Many sources today are writing about a renaissance of the “scientific revolution” in architecture – where architecture is once again influenced by science via its theories and findings. In the Seed Magazine article, “Architecture’s Scientific Revolution”, five examples are illustrated to show modern architectural designs that have been influenced by science. (1) So, where do we stand today?
It is important to not settle on simply inheriting structural forms and methods from science – it is critical that we interpret what science is discovering about how humans understand and navigate the world. Of course, architectural interpretations of how nature constructs itself are important to pursue; however, questioning why such constructions exist is also beneficial to architectural progress as a whole. We must ask how these constructions (and systems) can be applied to make life better.
Architecture’s scientific revolution should strengthen the architectural industry by contributing needed dimensions of knowledge about how and why systems work the way they do. Into the future, architecture will not refer to science because it can, but because it should.

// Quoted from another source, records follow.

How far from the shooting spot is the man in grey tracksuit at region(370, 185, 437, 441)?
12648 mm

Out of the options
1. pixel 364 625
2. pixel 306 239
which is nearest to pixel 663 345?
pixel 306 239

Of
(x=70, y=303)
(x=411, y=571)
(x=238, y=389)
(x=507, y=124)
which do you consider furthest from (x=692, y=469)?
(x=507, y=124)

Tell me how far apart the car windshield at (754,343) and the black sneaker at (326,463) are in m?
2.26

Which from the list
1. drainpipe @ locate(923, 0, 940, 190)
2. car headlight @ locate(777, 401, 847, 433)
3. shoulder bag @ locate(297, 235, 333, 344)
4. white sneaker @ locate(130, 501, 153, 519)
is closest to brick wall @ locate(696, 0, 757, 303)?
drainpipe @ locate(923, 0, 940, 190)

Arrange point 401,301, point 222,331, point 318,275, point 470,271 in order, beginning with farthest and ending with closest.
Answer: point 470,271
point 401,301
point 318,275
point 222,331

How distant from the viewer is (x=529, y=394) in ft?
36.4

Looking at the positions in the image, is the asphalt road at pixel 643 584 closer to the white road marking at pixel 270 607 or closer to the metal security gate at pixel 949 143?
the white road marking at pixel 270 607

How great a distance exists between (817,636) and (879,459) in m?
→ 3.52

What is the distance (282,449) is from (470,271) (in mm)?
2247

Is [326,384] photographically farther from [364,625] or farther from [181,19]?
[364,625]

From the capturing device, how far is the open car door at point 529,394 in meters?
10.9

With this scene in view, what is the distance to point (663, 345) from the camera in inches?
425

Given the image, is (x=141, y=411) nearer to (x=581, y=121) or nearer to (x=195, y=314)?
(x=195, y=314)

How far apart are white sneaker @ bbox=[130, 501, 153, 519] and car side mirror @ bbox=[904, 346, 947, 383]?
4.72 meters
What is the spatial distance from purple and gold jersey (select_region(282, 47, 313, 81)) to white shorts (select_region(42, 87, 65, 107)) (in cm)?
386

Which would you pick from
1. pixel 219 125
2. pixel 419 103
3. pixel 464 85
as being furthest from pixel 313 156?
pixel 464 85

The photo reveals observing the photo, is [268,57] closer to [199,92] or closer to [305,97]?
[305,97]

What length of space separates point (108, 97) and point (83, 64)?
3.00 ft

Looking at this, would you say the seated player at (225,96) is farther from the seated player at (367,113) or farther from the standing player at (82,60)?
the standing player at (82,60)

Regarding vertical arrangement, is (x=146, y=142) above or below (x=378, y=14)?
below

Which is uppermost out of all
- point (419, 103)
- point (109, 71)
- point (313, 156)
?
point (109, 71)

Architecture and science are re-entering a partnership where each influences the other – where design and science meet to redefine architectural process. While architecture learns from “neuroscience and computation, complexity theory and embryology” (1), — architecture and science are crossing paths once again; each challenging the other to decipher and implement findings that hold value — to positively impact human living.
(1) Kwinter, Sanford. Architecture’s Scientific Revolution. Seed Magazine. March 13, 2009.